Required task
Copy down, word for word, the lines from the one containing "In the image currently" through the one containing "2654 millimetres", including both of those lines.

***** The input

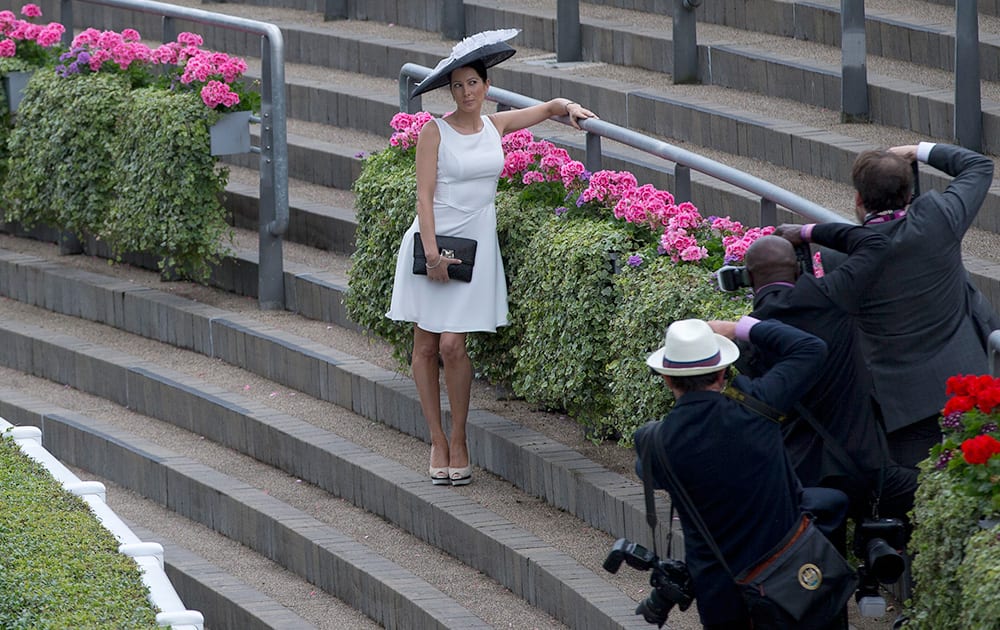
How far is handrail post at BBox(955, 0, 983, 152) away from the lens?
848cm

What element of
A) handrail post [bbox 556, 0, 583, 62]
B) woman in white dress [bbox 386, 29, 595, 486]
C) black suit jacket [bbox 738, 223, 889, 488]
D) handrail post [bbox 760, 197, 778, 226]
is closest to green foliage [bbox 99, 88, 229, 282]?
handrail post [bbox 556, 0, 583, 62]

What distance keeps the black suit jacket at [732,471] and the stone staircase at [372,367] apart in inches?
43.0

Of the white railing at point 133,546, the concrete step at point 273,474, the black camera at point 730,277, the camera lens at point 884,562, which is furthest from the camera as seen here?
the concrete step at point 273,474

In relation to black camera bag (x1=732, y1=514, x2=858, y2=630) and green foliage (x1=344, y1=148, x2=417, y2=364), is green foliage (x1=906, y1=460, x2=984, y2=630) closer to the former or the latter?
black camera bag (x1=732, y1=514, x2=858, y2=630)

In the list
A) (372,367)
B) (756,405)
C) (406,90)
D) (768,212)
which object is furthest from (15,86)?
(756,405)

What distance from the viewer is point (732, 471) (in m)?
4.69

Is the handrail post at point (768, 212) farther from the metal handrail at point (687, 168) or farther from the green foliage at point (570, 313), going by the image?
the green foliage at point (570, 313)

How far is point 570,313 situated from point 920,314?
6.34ft

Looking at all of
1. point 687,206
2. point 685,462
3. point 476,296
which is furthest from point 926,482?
point 476,296

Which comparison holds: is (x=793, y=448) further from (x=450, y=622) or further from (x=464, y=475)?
(x=464, y=475)

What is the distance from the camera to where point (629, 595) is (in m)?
Result: 6.19

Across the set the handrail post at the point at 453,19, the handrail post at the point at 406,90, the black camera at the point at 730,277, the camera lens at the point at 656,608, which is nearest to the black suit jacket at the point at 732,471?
the camera lens at the point at 656,608

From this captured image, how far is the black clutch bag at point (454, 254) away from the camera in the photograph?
7.04 m

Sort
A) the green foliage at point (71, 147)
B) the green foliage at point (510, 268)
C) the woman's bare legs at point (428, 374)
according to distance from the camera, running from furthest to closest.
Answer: the green foliage at point (71, 147) → the green foliage at point (510, 268) → the woman's bare legs at point (428, 374)
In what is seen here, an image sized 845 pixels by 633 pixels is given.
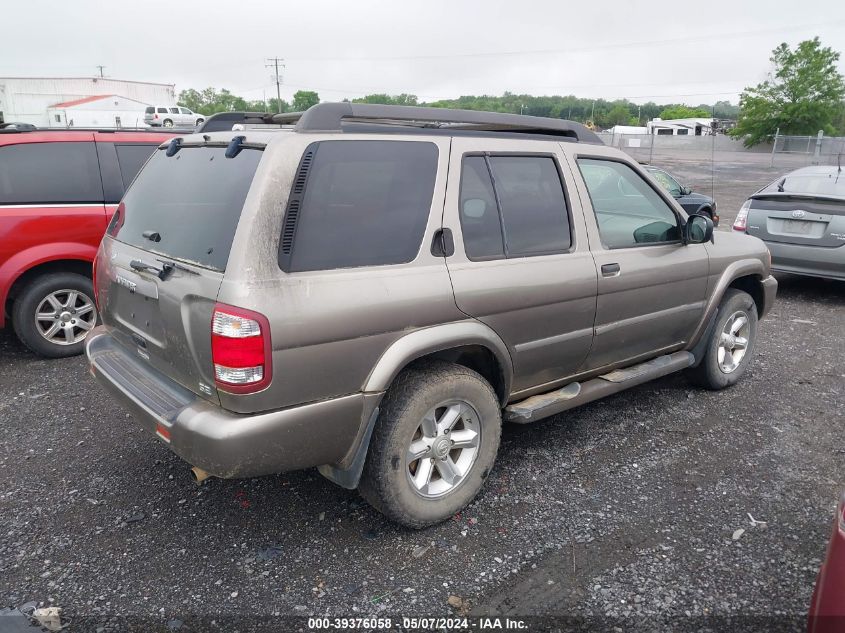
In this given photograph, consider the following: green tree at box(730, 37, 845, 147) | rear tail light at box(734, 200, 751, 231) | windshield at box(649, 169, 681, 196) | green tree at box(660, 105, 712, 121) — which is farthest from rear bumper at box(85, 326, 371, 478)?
green tree at box(660, 105, 712, 121)

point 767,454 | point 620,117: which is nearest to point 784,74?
point 620,117

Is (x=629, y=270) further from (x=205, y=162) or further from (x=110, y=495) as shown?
(x=110, y=495)

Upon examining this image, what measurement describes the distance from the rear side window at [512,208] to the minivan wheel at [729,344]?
1.82m

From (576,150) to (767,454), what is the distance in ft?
7.32

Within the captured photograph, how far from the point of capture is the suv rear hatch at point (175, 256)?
261 cm

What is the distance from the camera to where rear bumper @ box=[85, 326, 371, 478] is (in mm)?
2512

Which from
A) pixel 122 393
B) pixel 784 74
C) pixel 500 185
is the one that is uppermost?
pixel 784 74

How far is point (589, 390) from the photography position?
382 cm

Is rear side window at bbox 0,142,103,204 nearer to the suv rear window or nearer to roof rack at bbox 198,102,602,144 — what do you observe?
the suv rear window

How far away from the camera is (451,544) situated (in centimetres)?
307

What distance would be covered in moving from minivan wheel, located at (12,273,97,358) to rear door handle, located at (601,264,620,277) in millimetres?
4423

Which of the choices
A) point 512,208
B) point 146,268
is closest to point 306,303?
point 146,268

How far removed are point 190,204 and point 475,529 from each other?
2.11 meters

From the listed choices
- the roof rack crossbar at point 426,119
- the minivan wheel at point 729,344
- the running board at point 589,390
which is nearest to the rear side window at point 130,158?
the roof rack crossbar at point 426,119
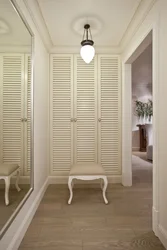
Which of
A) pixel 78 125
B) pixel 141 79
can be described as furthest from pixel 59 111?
pixel 141 79

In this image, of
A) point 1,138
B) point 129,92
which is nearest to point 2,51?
point 1,138

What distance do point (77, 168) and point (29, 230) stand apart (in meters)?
0.91

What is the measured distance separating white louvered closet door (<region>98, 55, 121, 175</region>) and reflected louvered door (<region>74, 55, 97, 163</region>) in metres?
0.11

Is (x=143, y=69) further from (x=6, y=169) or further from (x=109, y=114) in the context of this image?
(x=6, y=169)

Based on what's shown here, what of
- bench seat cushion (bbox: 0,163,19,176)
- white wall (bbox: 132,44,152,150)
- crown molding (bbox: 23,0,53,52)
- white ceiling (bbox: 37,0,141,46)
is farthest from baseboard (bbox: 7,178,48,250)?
white wall (bbox: 132,44,152,150)

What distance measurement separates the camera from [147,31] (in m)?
1.92

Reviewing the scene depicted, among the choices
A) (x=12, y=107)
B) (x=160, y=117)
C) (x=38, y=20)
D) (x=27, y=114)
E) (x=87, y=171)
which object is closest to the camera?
(x=12, y=107)

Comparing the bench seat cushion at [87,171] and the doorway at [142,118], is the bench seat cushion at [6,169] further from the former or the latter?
the doorway at [142,118]

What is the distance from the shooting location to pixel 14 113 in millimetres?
1521

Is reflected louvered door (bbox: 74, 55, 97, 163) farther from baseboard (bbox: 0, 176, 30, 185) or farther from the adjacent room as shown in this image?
baseboard (bbox: 0, 176, 30, 185)

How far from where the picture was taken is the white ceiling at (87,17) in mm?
1970

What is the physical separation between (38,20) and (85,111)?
5.08 feet

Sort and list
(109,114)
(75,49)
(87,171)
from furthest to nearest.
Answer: (109,114)
(75,49)
(87,171)

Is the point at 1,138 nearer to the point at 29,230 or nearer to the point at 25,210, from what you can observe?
the point at 25,210
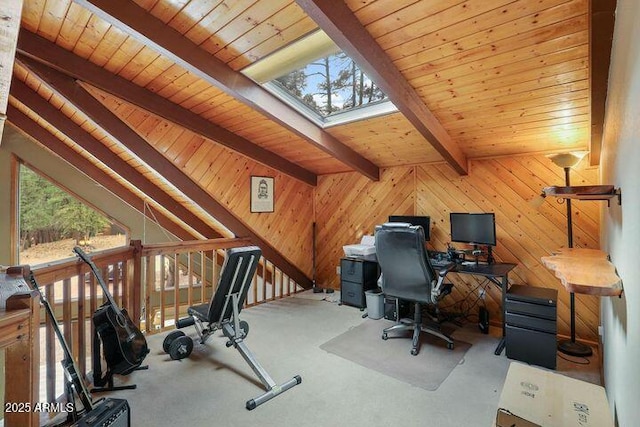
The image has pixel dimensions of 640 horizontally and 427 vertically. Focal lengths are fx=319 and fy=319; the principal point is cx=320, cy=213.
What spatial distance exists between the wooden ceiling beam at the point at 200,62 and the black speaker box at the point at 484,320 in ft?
8.01

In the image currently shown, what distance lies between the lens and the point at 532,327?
2654 millimetres

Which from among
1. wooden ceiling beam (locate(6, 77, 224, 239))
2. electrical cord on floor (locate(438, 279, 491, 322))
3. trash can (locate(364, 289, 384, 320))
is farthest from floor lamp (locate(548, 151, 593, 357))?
wooden ceiling beam (locate(6, 77, 224, 239))

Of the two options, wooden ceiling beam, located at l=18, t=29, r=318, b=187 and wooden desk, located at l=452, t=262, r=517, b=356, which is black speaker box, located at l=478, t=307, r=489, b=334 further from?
wooden ceiling beam, located at l=18, t=29, r=318, b=187

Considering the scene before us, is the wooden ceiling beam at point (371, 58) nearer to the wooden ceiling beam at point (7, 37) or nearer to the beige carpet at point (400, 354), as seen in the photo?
the wooden ceiling beam at point (7, 37)

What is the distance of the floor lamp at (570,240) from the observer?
2822mm

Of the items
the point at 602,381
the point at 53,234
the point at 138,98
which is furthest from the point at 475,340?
the point at 53,234

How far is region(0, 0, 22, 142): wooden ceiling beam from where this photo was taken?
1118mm

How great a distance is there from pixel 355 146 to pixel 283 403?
2909mm

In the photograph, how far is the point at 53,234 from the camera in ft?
17.1

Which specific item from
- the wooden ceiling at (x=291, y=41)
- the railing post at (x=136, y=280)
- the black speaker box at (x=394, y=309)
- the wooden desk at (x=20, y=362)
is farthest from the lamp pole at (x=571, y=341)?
the railing post at (x=136, y=280)

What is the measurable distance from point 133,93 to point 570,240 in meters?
4.33

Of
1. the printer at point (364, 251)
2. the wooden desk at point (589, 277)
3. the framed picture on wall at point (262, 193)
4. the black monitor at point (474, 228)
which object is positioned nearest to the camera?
the wooden desk at point (589, 277)

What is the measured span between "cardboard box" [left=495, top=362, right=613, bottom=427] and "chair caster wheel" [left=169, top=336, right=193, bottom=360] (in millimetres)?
2443

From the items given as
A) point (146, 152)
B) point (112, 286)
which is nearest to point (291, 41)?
point (146, 152)
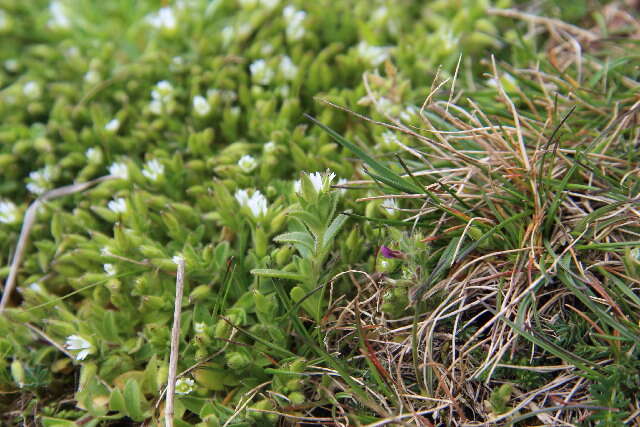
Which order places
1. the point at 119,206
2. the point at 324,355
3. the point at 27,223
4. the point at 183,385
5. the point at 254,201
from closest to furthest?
1. the point at 324,355
2. the point at 183,385
3. the point at 254,201
4. the point at 119,206
5. the point at 27,223

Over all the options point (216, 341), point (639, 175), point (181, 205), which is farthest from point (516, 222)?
point (181, 205)

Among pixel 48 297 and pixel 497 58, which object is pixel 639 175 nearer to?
pixel 497 58

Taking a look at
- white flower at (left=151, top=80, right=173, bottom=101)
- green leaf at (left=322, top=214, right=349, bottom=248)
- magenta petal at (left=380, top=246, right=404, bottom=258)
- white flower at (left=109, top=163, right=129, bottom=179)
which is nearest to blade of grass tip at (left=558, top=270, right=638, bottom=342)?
magenta petal at (left=380, top=246, right=404, bottom=258)

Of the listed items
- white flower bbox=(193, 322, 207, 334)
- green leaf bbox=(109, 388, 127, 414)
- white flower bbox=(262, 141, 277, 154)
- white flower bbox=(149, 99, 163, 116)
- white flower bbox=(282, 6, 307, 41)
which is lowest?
green leaf bbox=(109, 388, 127, 414)

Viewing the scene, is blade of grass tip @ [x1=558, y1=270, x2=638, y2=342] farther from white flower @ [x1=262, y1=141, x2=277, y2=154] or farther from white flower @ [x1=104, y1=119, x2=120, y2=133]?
white flower @ [x1=104, y1=119, x2=120, y2=133]

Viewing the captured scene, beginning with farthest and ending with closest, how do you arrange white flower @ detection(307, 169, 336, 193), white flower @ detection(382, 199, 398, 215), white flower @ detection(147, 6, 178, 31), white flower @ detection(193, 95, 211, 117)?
white flower @ detection(147, 6, 178, 31)
white flower @ detection(193, 95, 211, 117)
white flower @ detection(382, 199, 398, 215)
white flower @ detection(307, 169, 336, 193)

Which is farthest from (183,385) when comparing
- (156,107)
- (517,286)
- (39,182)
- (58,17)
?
(58,17)

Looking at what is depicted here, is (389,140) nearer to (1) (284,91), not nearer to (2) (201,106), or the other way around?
(1) (284,91)

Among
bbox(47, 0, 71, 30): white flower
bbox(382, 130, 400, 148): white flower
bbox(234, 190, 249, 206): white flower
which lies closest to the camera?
bbox(234, 190, 249, 206): white flower
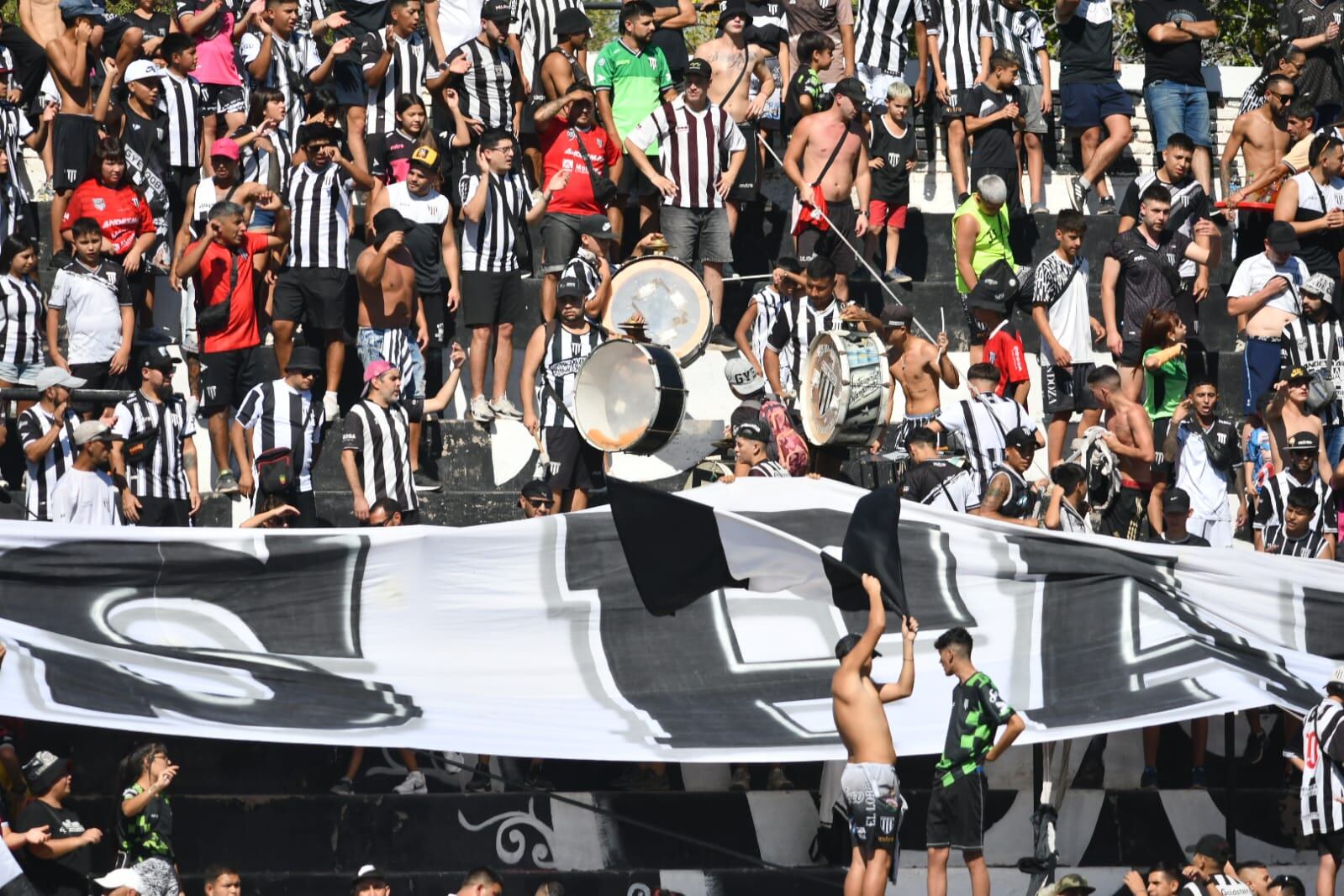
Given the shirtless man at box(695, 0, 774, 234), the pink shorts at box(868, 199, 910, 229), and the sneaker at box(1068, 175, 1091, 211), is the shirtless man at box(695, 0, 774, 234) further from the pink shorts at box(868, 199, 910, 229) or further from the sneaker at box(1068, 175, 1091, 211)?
the sneaker at box(1068, 175, 1091, 211)

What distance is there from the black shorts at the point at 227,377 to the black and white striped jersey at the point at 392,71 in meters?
2.54

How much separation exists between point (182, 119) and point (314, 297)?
1937mm

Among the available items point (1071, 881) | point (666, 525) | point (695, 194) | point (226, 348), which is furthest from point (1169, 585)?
point (226, 348)

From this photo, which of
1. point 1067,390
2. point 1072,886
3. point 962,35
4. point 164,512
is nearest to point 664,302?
point 1067,390

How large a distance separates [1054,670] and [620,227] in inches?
214

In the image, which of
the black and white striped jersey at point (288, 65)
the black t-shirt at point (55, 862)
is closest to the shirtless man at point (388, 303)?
the black and white striped jersey at point (288, 65)

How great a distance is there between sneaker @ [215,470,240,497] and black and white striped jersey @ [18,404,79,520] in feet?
3.84

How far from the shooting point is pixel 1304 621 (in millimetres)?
12031

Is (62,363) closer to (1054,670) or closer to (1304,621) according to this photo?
(1054,670)

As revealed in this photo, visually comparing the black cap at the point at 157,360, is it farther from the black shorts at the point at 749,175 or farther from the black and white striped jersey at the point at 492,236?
the black shorts at the point at 749,175

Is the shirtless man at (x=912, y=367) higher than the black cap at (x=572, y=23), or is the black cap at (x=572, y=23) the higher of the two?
the black cap at (x=572, y=23)

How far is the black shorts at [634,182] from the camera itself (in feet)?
51.7

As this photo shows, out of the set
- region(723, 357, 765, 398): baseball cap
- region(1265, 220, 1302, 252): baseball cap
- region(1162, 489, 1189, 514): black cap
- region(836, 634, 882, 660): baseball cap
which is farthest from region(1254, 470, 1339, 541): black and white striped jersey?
region(836, 634, 882, 660): baseball cap

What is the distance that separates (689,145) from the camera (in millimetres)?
15500
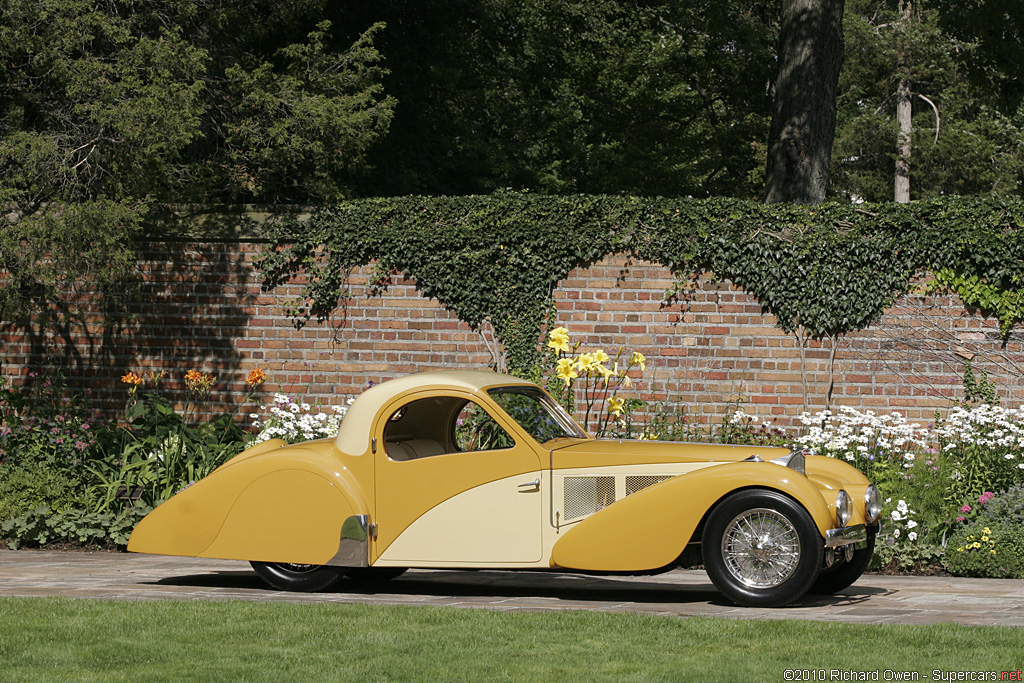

**********

Output for this task
In the image currently shown, what distance lies between the lens and the point at 532,327?
2654 millimetres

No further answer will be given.